** BEGIN TEXT **
But since I was there.... I figured I'd have her do a shed treatment on Pimg. Cost was $75 for the shed treatment (which required all day boarding) and Jinks's nails. Money well spent.


----------



## Freestep (May 1, 2011)

wildo said:


> But since I was there.... I figured I'd have her do a shed treatment on Pimg. Cost was $75 for the shed treatment (which required all day boarding) and Jinks's nails. Money well spent.


Holy carp! Where do you live that groomers can get $75 to bathe/brush a stock coat GSD?? I charge $50 and I almost feel bad charging that much. It shouldn't take all day to de-shed a dog. Takes me about 15-20 minutes with the force dryer and maybe 10 minutes of brushing/furminating.


----------



## wildo (Jul 27, 2006)

Freestep said:


> Holy carp! Where do you live that groomers can get $75 to bathe/brush a stock coat GSD?? I charge $50 and I almost feel bad charging that much. It shouldn't take all day to de-shed a dog. Takes me about 15-20 minutes with the force dryer and maybe 10 minutes of brushing/furminating.


It was $75 with both the shed treatment + a nail trim on another dog. I'm not so concerned about the price. The bath/brush out was just a "nice to have" to hopefully make Pimg a bit more comfortable with the summer heat. I don't normally take her to groomers. We're really there to work on Jinks being a total  while getting his nails trimmed. I live in Indy.


----------



## wildo (Jul 27, 2006)

Freestep said:


> Takes me about 15-20 minutes with the force dryer and maybe 10 minutes of brushing/furminating.
** END TEXT **
** BEGIN INFORMATION SUPPLIED **
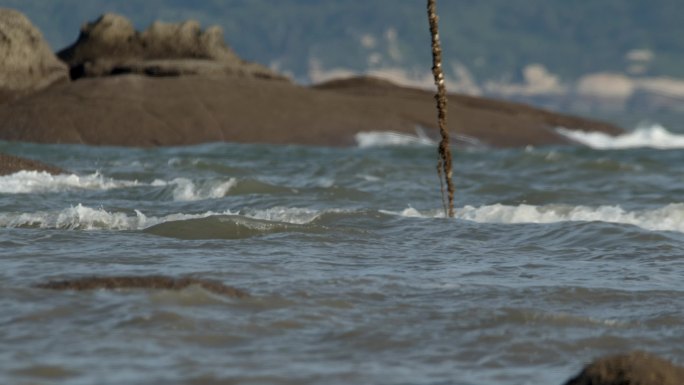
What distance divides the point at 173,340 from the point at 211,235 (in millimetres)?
** END INFORMATION SUPPLIED **
WHAT YOU SHOULD DO —
Answer these about the grooming thread:
(a) How much does Freestep charge to de-shed a dog?
(b) Where does wildo live?
(c) According to Freestep, how long does the force dryer step take?
None of the data is needed here.

ANSWER TO THIS TASK —
(a) $50
(b) Indy
(c) About 15-20 minutes